[Dataset records]:
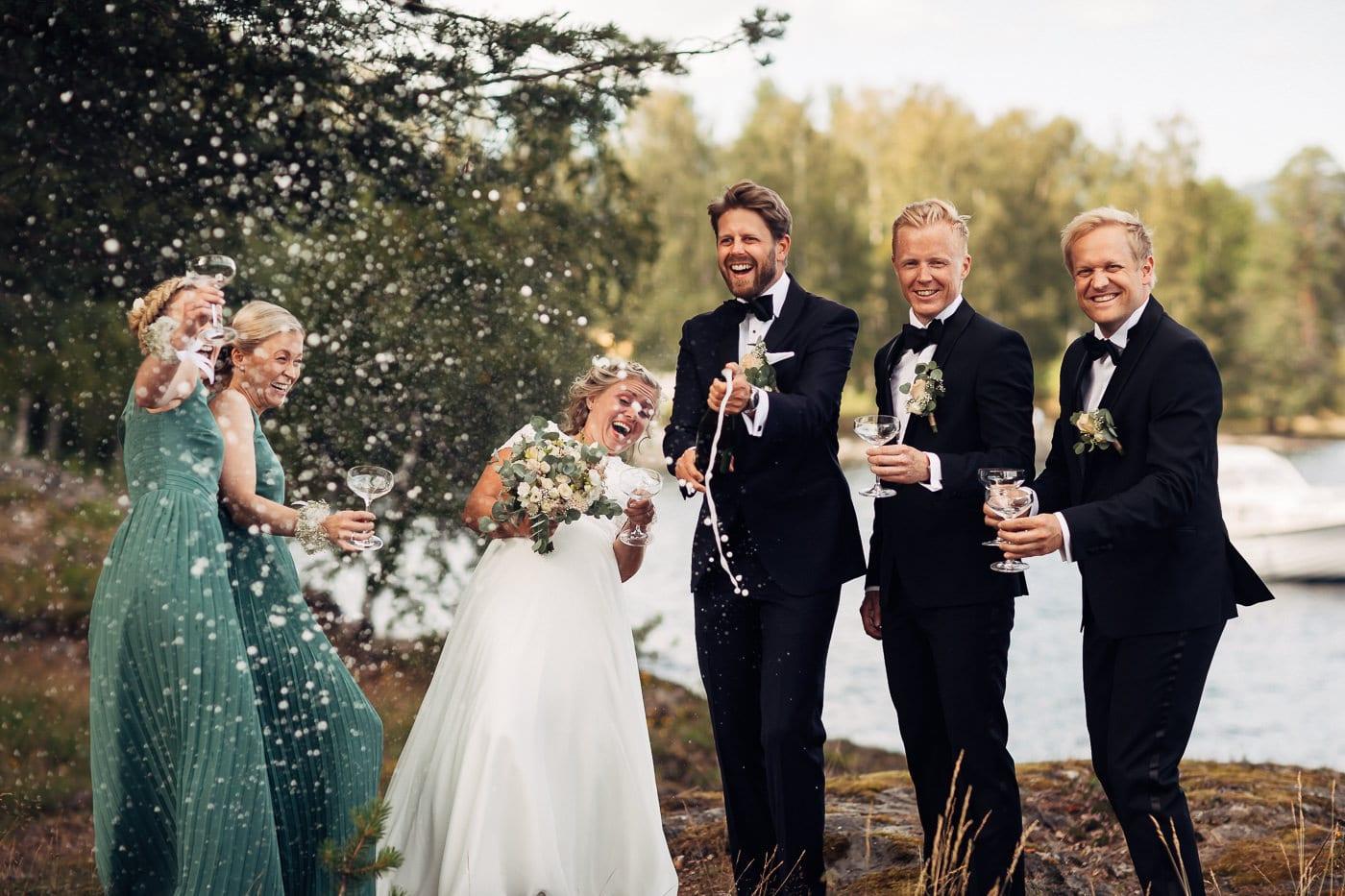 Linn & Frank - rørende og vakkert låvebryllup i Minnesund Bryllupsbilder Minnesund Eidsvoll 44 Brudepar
---
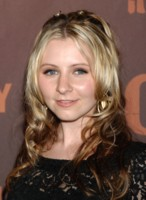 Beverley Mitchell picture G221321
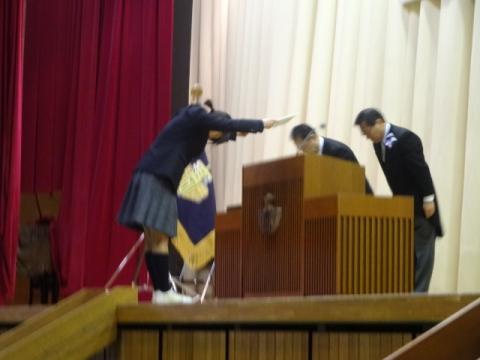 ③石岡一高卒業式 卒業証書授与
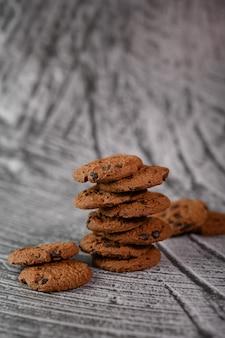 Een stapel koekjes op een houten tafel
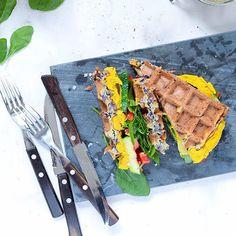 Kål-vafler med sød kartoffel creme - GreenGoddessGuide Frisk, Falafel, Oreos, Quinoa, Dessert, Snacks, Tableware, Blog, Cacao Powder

[Task]: Copy exactly the part of the material above that opens with the line containing "Een stapel koekjes op een houten tafel" and closes with the line containing "Kål-vafler med sød", ends included. Drop the images.

[Response area]:
 Een stapel koekjes op een houten tafel
 Kål-vafler med sød kartoffel creme - GreenGoddessGuide Frisk, Falafel, Oreos, Quinoa, Dessert, Snacks, Tableware, Blog, Cacao Powder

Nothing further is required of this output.